▶ _Excerpt_:
Begin

TL;DR: Ransomware rose to 44% of all publicly reported automotive and smart mobility incidents in 2025, while 68% led to data or privacy breaches and 34% to service or business disruption, according to Upstream Security analysis of 494 cases. AI is amplifying backend, API, and telematics attack paths across connected mobility ecosystems, making governance and resilience harder to separate.
At a glance
What this is: This report says AI is reshaping automotive and smart mobility cyber risk, with ransomware, backend compromise, and large-scale disruption dominating the 2025 incident picture.
Why it matters: For IAM and security teams, the key issue is that connected mobility now depends on cloud, API, and service identities whose compromise can cascade into fleet-wide operational and data impact.
By the numbers:
- Upstream Security analyzed 494 publicly reported Automotive and Smart Mobility cybersecurity incidents in 2025.
- Ransom related incidents accounted for 44% of all incidents, more than doubling compared with 2024.
- 61% of incidents had the potential to impact thousands to millions of mobility assets, with 20% classified as massive-scale incidents.

End

▶ _What to do_:
1/ Reproduce the full cyber risk summary word for word.
2/ Count the lines in the records that contain the word "window", and give only that number.
The cyber risk summary has nothing to do with the records.

▶ _Source data_:
Begin

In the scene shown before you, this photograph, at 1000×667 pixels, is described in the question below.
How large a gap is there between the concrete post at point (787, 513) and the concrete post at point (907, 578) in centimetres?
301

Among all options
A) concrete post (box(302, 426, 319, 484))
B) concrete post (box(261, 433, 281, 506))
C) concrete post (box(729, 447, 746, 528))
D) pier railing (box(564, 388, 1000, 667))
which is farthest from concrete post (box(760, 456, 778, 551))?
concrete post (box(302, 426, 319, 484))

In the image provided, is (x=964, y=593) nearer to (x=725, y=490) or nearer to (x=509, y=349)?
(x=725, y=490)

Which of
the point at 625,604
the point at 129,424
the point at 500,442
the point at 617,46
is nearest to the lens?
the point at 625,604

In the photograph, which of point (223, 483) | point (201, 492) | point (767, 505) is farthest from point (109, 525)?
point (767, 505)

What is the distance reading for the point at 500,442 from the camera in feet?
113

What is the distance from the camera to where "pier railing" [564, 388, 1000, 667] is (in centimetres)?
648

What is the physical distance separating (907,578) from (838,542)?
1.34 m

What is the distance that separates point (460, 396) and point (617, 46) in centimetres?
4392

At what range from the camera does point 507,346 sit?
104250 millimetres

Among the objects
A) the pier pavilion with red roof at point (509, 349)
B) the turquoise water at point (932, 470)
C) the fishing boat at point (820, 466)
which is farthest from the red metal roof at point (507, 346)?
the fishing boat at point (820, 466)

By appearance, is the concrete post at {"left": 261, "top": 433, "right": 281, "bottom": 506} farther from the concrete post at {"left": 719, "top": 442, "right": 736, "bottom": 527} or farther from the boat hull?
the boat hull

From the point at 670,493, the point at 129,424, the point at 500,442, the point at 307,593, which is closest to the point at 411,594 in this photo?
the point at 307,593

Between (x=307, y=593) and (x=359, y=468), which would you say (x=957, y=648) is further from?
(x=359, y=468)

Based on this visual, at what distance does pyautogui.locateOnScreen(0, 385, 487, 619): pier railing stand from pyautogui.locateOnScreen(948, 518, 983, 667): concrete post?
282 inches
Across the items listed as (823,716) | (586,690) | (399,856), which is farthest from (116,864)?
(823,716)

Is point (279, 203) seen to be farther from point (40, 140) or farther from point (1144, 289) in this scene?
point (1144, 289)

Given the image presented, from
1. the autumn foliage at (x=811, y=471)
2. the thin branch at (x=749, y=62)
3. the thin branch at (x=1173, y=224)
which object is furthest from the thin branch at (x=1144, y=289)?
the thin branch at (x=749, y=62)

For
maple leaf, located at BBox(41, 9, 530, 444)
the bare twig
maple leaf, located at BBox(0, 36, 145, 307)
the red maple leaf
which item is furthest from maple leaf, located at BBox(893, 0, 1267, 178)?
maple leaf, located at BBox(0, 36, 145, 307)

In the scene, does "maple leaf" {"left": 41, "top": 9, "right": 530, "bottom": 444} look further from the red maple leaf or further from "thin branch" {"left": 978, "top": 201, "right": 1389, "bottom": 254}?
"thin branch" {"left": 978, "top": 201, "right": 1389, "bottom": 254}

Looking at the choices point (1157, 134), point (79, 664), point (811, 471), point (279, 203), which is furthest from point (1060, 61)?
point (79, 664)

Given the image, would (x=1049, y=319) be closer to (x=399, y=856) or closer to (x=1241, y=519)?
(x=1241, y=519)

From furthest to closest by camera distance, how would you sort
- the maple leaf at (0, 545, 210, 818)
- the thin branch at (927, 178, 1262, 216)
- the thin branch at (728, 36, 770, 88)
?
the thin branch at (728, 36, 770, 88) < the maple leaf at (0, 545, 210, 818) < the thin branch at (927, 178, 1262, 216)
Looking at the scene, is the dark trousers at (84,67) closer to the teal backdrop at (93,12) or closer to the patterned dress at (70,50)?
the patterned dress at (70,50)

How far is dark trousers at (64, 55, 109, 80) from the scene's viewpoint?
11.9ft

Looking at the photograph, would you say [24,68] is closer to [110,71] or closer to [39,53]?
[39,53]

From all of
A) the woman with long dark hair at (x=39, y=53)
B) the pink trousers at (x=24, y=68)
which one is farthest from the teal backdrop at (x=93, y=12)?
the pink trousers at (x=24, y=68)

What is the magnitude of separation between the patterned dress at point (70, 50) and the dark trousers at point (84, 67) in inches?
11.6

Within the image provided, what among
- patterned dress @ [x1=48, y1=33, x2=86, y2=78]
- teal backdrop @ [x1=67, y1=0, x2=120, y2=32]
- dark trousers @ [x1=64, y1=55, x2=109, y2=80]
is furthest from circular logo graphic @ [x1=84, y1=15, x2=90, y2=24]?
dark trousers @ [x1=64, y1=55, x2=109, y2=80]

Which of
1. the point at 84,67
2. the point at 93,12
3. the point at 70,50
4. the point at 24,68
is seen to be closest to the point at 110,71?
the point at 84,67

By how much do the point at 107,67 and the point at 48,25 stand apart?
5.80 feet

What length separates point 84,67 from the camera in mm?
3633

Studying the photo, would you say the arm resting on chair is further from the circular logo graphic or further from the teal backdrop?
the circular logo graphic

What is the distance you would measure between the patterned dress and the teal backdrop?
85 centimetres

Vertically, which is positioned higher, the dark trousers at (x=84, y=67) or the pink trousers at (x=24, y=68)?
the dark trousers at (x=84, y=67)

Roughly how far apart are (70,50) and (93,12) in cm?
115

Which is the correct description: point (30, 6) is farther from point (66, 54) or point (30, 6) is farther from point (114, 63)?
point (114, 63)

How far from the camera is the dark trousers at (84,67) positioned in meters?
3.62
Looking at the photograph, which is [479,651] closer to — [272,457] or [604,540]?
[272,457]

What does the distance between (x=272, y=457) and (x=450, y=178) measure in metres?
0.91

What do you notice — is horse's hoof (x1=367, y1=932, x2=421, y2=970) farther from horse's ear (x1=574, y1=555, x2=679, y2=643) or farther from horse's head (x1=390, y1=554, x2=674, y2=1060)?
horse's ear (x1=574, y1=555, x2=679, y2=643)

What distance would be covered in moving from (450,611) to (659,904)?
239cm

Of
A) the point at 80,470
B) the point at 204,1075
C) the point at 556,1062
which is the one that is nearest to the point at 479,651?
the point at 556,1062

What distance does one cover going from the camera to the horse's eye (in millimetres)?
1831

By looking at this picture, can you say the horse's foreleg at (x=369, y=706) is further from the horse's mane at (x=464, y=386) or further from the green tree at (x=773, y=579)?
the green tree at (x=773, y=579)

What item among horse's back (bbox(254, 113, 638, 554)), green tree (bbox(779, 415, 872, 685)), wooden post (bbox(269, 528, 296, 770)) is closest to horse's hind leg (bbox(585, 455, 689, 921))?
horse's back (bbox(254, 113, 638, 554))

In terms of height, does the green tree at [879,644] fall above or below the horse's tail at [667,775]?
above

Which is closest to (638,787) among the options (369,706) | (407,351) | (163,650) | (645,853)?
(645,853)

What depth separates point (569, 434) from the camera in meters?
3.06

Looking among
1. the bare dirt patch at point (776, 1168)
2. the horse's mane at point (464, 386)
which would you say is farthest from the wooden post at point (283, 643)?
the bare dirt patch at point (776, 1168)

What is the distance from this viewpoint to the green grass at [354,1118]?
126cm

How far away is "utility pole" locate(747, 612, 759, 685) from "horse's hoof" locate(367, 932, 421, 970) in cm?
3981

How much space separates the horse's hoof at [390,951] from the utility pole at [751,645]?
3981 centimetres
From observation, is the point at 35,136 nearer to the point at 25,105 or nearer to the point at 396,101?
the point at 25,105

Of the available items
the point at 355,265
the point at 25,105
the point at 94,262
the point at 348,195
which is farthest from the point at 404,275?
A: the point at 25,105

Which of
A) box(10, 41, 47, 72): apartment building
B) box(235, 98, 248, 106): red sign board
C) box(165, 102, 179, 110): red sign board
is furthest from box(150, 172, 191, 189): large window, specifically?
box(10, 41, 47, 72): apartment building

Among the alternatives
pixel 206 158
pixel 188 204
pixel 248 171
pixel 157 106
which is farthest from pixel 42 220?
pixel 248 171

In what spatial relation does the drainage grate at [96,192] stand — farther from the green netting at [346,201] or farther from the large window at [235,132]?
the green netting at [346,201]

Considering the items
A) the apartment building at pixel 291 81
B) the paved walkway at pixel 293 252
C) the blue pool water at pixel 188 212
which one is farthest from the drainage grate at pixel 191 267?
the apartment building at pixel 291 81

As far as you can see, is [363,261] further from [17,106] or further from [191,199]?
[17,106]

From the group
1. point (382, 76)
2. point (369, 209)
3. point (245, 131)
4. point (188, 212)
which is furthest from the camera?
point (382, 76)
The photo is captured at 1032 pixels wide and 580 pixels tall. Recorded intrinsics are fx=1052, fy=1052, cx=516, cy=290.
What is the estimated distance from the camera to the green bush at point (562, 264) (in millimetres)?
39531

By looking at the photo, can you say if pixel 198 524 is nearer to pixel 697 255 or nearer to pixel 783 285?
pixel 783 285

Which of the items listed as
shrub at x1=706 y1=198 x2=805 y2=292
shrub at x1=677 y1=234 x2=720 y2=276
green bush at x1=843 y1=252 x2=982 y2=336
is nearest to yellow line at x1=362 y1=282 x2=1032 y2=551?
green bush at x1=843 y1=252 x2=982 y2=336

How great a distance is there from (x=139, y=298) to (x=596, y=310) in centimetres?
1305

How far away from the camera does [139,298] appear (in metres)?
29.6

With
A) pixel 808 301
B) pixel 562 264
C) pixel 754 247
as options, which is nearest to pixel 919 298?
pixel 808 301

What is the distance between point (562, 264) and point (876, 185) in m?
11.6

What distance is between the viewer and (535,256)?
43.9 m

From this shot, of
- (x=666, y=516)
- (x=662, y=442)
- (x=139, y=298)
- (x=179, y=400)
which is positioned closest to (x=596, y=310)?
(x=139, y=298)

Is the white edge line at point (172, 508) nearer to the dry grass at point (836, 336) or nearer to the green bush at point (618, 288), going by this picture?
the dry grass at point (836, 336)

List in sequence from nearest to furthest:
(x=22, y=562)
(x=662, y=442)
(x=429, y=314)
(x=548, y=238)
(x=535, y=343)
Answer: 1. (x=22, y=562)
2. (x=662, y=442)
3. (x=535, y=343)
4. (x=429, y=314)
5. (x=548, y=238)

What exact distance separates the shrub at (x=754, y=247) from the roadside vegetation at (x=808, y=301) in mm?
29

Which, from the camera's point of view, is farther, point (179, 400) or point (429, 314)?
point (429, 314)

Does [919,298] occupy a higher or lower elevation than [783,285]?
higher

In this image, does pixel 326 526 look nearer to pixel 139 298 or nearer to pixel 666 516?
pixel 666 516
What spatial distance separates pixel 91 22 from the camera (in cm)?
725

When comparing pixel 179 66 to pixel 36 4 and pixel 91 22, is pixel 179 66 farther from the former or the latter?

End

▶ _Outputs for the tasks_:
1/
TL;DR: Ransomware rose to 44% of all publicly reported automotive and smart mobility incidents in 2025, while 68% led to data or privacy breaches and 34% to service or business disruption, according to Upstream Security analysis of 494 cases. AI is amplifying backend, API, and telematics attack paths across connected mobility ecosystems, making governance and resilience harder to separate.
At a glance
What this is: This report says AI is reshaping automotive and smart mobility cyber risk, with ransomware, backend compromise, and large-scale disruption dominating the 2025 incident picture.
Why it matters: For IAM and security teams, the key issue is that connected mobility now depends on cloud, API, and service identities whose compromise can cascade into fleet-wide operational and data impact.
By the numbers:
- Upstream Security analyzed 494 publicly reported Automotive and Smart Mobility cybersecurity incidents in 2025.
- Ransom related incidents accounted for 44% of all incidents, more than doubling compared with 2024.
- 61% of incidents had the potential to impact thousands to millions of mobility assets, with 20% classified as massive-scale incidents.

2/ 2